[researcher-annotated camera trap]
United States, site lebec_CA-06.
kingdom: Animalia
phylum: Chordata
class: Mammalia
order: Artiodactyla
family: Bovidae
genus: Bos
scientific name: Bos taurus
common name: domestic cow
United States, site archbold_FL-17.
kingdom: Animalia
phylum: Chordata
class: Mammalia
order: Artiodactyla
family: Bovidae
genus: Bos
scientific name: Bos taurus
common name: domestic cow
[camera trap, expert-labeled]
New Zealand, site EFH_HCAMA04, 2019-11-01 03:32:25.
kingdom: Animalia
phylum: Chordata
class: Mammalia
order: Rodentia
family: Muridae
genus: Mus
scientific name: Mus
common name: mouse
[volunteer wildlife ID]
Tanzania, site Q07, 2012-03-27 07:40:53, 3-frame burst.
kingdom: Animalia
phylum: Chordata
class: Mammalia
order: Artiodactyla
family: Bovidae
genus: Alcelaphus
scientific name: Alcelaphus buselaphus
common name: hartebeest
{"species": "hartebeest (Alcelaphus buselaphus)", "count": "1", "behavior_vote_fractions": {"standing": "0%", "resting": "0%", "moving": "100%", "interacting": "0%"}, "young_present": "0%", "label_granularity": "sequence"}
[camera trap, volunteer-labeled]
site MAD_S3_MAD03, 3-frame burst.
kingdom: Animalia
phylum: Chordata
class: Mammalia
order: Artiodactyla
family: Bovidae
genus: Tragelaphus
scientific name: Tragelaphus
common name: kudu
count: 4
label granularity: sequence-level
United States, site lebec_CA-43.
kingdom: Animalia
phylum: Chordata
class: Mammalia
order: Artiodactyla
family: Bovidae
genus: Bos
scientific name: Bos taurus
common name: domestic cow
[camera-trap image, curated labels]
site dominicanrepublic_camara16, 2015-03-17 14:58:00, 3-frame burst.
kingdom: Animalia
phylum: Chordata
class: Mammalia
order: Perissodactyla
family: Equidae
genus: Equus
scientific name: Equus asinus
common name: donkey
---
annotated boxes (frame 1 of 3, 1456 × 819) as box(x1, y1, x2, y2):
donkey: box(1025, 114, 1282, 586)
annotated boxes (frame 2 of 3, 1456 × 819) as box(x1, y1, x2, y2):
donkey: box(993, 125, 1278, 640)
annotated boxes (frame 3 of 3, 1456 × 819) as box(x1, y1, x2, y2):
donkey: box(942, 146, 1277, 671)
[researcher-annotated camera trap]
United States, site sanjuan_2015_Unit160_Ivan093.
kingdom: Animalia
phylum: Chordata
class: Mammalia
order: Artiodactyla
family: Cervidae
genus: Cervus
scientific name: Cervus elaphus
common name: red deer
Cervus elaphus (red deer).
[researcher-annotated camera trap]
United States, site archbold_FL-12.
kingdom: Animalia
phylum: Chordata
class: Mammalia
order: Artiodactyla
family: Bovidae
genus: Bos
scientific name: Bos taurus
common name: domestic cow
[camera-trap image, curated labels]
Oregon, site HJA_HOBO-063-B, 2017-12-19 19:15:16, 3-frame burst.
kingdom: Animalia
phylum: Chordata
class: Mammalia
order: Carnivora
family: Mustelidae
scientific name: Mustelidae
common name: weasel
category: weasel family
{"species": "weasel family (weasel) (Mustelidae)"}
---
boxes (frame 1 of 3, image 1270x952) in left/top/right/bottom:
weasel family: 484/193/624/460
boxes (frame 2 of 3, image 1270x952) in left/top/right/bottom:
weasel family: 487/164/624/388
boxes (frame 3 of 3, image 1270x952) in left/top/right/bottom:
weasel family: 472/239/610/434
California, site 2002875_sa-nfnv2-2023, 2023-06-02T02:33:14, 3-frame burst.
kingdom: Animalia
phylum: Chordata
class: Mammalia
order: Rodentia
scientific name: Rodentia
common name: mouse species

● ● ● ●

● Assignment:
Return, word for word, the lines of the data above from the line with "United States, site lebec_CA-06." through the line with "common name: hartebeest", inclusive.

● Task output:
United States, site lebec_CA-06.
kingdom: Animalia
phylum: Chordata
class: Mammalia
order: Artiodactyla
family: Bovidae
genus: Bos
scientific name: Bos taurus
common name: domestic cow
United States, site archbold_FL-17.
kingdom: Animalia
phylum: Chordata
class: Mammalia
order: Artiodactyla
family: Bovidae
genus: Bos
scientific name: Bos taurus
common name: domestic cow
[camera trap, expert-labeled]
New Zealand, site EFH_HCAMA04, 2019-11-01 03:32:25.
kingdom: Animalia
phylum: Chordata
class: Mammalia
order: Rodentia
family: Muridae
genus: Mus
scientific name: Mus
common name: mouse
[volunteer wildlife ID]
Tanzania, site Q07, 2012-03-27 07:40:53, 3-frame burst.
kingdom: Animalia
phylum: Chordata
class: Mammalia
order: Artiodactyla
family: Bovidae
genus: Alcelaphus
scientific name: Alcelaphus buselaphus
common name: hartebeest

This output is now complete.